Guyana Times spoke with several vendors at the Anna Regina market and many of them related that things were “dull” and day by day businesses were becoming unprofitable. One vendor, Sattie Narine, said that for the entire day she sold $1500 and complained that people are not buying much.
Narine said that consumers are complaining about the heavy taxation that they have to pay and the lack of spending power, “people really not buying much, they come they ask price for things but they are not buying. What I find is that people are only buying what they need to eat, they not affording to wear fancy things, the economy is bad.”
Another vendor, Savita Persaud, attributed the slow sales to the low prices for paddy. She said she operate a stall in Charity and Anna Regina and has never experienced such a “tuff” economy. She said those vendors with perishable goods are the ones suffering the most.

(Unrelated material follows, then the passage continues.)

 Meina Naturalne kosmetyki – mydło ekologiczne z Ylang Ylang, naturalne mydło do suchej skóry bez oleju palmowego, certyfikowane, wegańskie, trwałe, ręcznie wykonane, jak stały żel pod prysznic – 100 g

“Money not circulating the way it used too, people just walking and watching, we vendors have to sit down and watch on, at the end we have to pay our stall rents, this is cause rice industry not doing well and when that happens Essequibo down, cause rice is the backbone,” Persaud related.
Vendor Denis Campbell, who ventures from the Charity area daily, also said that sales were slow. He said he is finding it hard but with optimism said he can’t give up.
Another vendor said many of the workers within the region, such as trench cleaners and labourers are owed monies, and as such, persons are not afforded the option to invest money. He also said nothing is being done in the region to really boost economic activity; lamenting that instead there is a lot of racial politics since the A Partnership for National Unity coalition Government came to power.
At Charity market, vendors complained bitterly, saying “Business slow… we coming from all over. Imagine I only sell $500 for today,” one vendor related. Vegetable vendors also can be seen in the evening having table loads of produce still unsold.
“We are producing but the buyers not coming forward, even we drop our price no one buying, we have family to maintain, business grey, things slow,” another cash crop vendor related.
Many persons are concerned and worried over the sudden slow up in the economy.
On the other hand, rice farmers in the region have harvested their lands and most of them are disappointed with the current prices being offered by millers. Many rice farmers related that they suffered losses due to the low prices that were paid.